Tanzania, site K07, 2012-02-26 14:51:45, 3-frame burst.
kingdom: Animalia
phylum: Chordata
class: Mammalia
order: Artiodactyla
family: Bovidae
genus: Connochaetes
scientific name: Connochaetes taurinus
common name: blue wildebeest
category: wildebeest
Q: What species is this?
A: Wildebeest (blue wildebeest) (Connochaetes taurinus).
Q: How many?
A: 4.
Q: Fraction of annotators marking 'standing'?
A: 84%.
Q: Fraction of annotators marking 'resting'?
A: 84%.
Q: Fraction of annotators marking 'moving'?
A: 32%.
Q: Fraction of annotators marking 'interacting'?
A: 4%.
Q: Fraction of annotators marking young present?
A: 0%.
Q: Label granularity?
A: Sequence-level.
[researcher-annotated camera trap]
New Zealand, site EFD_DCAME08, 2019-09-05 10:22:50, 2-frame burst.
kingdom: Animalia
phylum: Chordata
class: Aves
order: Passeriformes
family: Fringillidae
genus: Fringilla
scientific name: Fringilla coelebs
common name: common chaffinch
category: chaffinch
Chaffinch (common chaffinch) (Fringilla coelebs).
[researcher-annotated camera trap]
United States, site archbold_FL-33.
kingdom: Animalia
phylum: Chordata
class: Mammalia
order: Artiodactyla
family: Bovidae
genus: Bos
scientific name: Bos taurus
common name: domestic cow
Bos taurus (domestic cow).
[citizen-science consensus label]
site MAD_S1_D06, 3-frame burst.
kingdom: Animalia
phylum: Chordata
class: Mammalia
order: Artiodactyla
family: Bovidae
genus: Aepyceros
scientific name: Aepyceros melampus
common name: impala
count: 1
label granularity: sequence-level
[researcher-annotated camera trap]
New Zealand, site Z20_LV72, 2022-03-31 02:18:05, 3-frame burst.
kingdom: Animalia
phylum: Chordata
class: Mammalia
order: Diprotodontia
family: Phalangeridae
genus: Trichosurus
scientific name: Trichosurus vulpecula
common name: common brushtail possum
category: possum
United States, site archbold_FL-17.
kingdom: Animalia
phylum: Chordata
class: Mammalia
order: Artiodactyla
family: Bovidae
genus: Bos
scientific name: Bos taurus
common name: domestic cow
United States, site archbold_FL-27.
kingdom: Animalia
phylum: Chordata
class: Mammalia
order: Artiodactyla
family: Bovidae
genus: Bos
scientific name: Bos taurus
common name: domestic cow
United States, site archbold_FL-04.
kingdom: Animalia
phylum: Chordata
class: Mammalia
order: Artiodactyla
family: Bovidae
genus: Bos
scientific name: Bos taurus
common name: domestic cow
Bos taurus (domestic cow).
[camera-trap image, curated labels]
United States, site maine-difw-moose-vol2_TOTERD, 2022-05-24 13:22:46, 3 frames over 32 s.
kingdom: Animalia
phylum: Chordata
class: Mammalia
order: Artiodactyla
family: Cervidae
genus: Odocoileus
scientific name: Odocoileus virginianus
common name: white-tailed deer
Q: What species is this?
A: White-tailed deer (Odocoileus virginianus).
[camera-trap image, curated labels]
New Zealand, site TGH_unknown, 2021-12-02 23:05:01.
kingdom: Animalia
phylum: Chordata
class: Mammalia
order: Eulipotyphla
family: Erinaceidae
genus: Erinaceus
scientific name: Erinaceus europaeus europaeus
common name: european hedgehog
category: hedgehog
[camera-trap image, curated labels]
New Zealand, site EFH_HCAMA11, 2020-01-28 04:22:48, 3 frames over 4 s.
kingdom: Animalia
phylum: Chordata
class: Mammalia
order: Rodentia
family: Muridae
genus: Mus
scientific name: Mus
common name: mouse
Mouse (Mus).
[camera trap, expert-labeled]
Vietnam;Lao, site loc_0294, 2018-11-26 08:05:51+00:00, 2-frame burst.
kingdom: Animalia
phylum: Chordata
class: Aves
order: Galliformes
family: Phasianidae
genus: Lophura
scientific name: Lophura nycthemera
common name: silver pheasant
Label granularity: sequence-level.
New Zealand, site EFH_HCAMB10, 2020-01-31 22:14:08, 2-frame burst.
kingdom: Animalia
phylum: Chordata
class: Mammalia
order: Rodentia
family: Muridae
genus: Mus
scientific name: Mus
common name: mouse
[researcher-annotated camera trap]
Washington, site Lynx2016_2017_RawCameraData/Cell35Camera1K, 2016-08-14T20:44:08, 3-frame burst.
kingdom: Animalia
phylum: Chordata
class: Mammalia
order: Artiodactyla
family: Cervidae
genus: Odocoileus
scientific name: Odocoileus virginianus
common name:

********************

§ **Exercise aim**:
Everything above must be retyped. Keep each record exactly the same.

§ **Answer for this exercise**:
Tanzania, site K07, 2012-02-26 14:51:45, 3-frame burst.
kingdom: Animalia
phylum: Chordata
class: Mammalia
order: Artiodactyla
family: Bovidae
genus: Connochaetes
scientific name: Connochaetes taurinus
common name: blue wildebeest
category: wildebeest
Q: What species is this?
A: Wildebeest (blue wildebeest) (Connochaetes taurinus).
Q: How many?
A: 4.
Q: Fraction of annotators marking 'standing'?
A: 84%.
Q: Fraction of annotators marking 'resting'?
A: 84%.
Q: Fraction of annotators marking 'moving'?
A: 32%.
Q: Fraction of annotators marking 'interacting'?
A: 4%.
Q: Fraction of annotators marking young present?
A: 0%.
Q: Label granularity?
A: Sequence-level.
[researcher-annotated camera trap]
New Zealand, site EFD_DCAME08, 2019-09-05 10:22:50, 2-frame burst.
kingdom: Animalia
phylum: Chordata
class: Aves
order: Passeriformes
family: Fringillidae
genus: Fringilla
scientific name: Fringilla coelebs
common name: common chaffinch
category: chaffinch
Chaffinch (common chaffinch) (Fringilla coelebs).
[researcher-annotated camera trap]
United States, site archbold_FL-33.
kingdom: Animalia
phylum: Chordata
class: Mammalia
order: Artiodactyla
family: Bovidae
genus: Bos
scientific name: Bos taurus
common name: domestic cow
Bos taurus (domestic cow).
[citizen-science consensus label]
site MAD_S1_D06, 3-frame burst.
kingdom: Animalia
phylum: Chordata
class: Mammalia
order: Artiodactyla
family: Bovidae
genus: Aepyceros
scientific name: Aepyceros melampus
common name: impala
count: 1
label granularity: sequence-level
[researcher-annotated camera trap]
New Zealand, site Z20_LV72, 2022-03-31 02:18:05, 3-frame burst.
kingdom: Animalia
phylum: Chordata
class: Mammalia
order: Diprotodontia
family: Phalangeridae
genus: Trichosurus
scientific name: Trichosurus vulpecula
common name: common brushtail possum
category: possum
United States, site archbold_FL-17.
kingdom: Animalia
phylum: Chordata
class: Mammalia
order: Artiodactyla
family: Bovidae
genus: Bos
scientific name: Bos taurus
common name: domestic cow
United States, site archbold_FL-27.
kingdom: Animalia
phylum: Chordata
class: Mammalia
order: Artiodactyla
family: Bovidae
genus: Bos
scientific name: Bos taurus
common name: domestic cow
United States, site archbold_FL-04.
kingdom: Animalia
phylum: Chordata
class: Mammalia
order: Artiodactyla
family: Bovidae
genus: Bos
scientific name: Bos taurus
common name: domestic cow
Bos taurus (domestic cow).
[camera-trap image, curated labels]
United States, site maine-difw-moose-vol2_TOTERD, 2022-05-24 13:22:46, 3 frames over 32 s.
kingdom: Animalia
phylum: Chordata
class: Mammalia
order: Artiodactyla
family: Cervidae
genus: Odocoileus
scientific name: Odocoileus virginianus
common name: white-tailed deer
Q: What species is this?
A: White-tailed deer (Odocoileus virginianus).
[camera-trap image, curated labels]
New Zealand, site TGH_unknown, 2021-12-02 23:05:01.
kingdom: Animalia
phylum: Chordata
class: Mammalia
order: Eulipotyphla
family: Erinaceidae
genus: Erinaceus
scientific name: Erinaceus europaeus europaeus
common name: european hedgehog
category: hedgehog
[camera-trap image, curated labels]
New Zealand, site EFH_HCAMA11, 2020-01-28 04:22:48, 3 frames over 4 s.
kingdom: Animalia
phylum: Chordata
class: Mammalia
order: Rodentia
family: Muridae
genus: Mus
scientific name: Mus
common name: mouse
Mouse (Mus).
[camera trap, expert-labeled]
Vietnam;Lao, site loc_0294, 2018-11-26 08:05:51+00:00, 2-frame burst.
kingdom: Animalia
phylum: Chordata
class: Aves
order: Galliformes
family: Phasianidae
genus: Lophura
scientific name: Lophura nycthemera
common name: silver pheasant
Label granularity: sequence-level.
New Zealand, site EFH_HCAMB10, 2020-01-31 22:14:08, 2-frame burst.
kingdom: Animalia
phylum: Chordata
class: Mammalia
order: Rodentia
family: Muridae
genus: Mus
scientific name: Mus
common name: mouse
[researcher-annotated camera trap]
Washington, site Lynx2016_2017_RawCameraData/Cell35Camera1K, 2016-08-14T20:44:08, 3-frame burst.
kingdom: Animalia
phylum: Chordata
class: Mammalia
order: Artiodactyla
family: Cervidae
genus: Odocoileus
scientific name: Odocoileus virginianus
common name:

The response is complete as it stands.